After-second-year male Scarlet Tanager

I’m halfway through a second post on the Frontenac Biothon, but kept letting myself get distracted by things and now it’s bedtime (well past, in fact!) so I’ll have to finish it up tomorrow. Instead, I’ll post this photo of a Scarlet Tanager. We caught this guy at our Maplewood Bog MAPS station last week. This gorgeous bird is, of course, a male. The females are always a greenish-yellow with brownish wings. In the fall males will also be greenish-yellow, but they’ll retain the black wing feathers of their summer plumage so it’s easy to tell them apart. This handsome fellow is an after-second-year individual (that is, he was hatched at least two years ago [2009 or earlier]; birds’ ages are labeled by calendar year, so birds hatched this summer are called “hatch-year”, those from last summer are “second-year”). You can tell second-year males from after-second-years by the blackness of the wings and the redness of the body – second-year birds will have browner wings and oranger body plumage.
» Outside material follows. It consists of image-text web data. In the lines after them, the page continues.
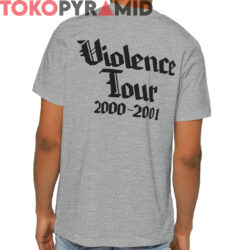 Rare Vintage Nothingface Violence Tour Shirt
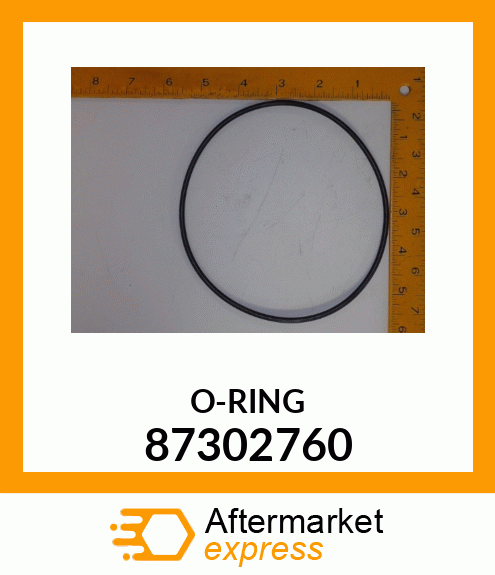 Seal O-ring 87302760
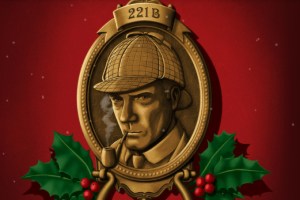 a sherlock carol logo 93820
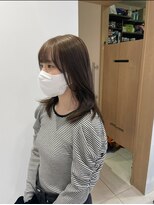 ルプル バイ フェイス 磯子(L'pul by face)&nbsp;オリーブベージュカラー。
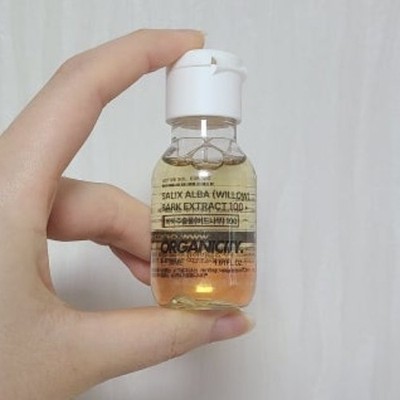 ORGANICITY Salix Alba Willow Bark Extract 100 30ml Moisturizing Korean Cosmetics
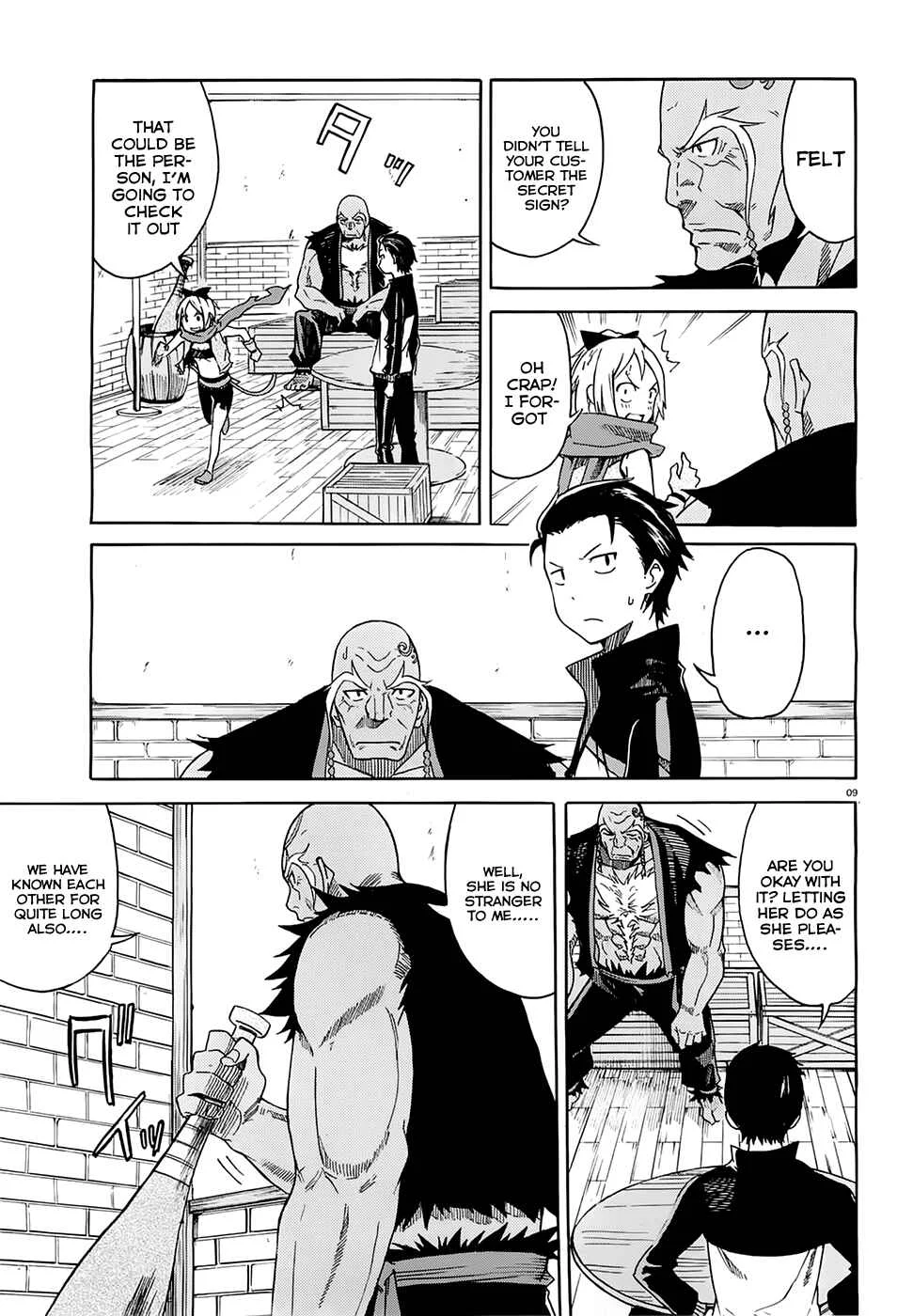 Re:Zero kara Hajimeru Isekai Seikatsu: Dai 1-shou—Outo no Ichinichi-hen Chapter 5: A Struggle Far Too Late - Page 10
The after-second-years practically glow.


Author: Seabrooke

Author of Peterson Field Guide to Moths. #WriteOnCon Mastermind. Writer of action/thriller SF/F YA. Story junkie. Nature nut. Tea addict. Mother. Finding happiness in the little things. Twitter: @SeabrookeN / @SeabrookeLeckie

2 thoughts on “Scarlet Tanager”

  1. Just saw my first one of the summer yesterday here in Pennsylvania. They are a delight. This dad had a youngster following him around. I’ll be watching for many more as the years pass.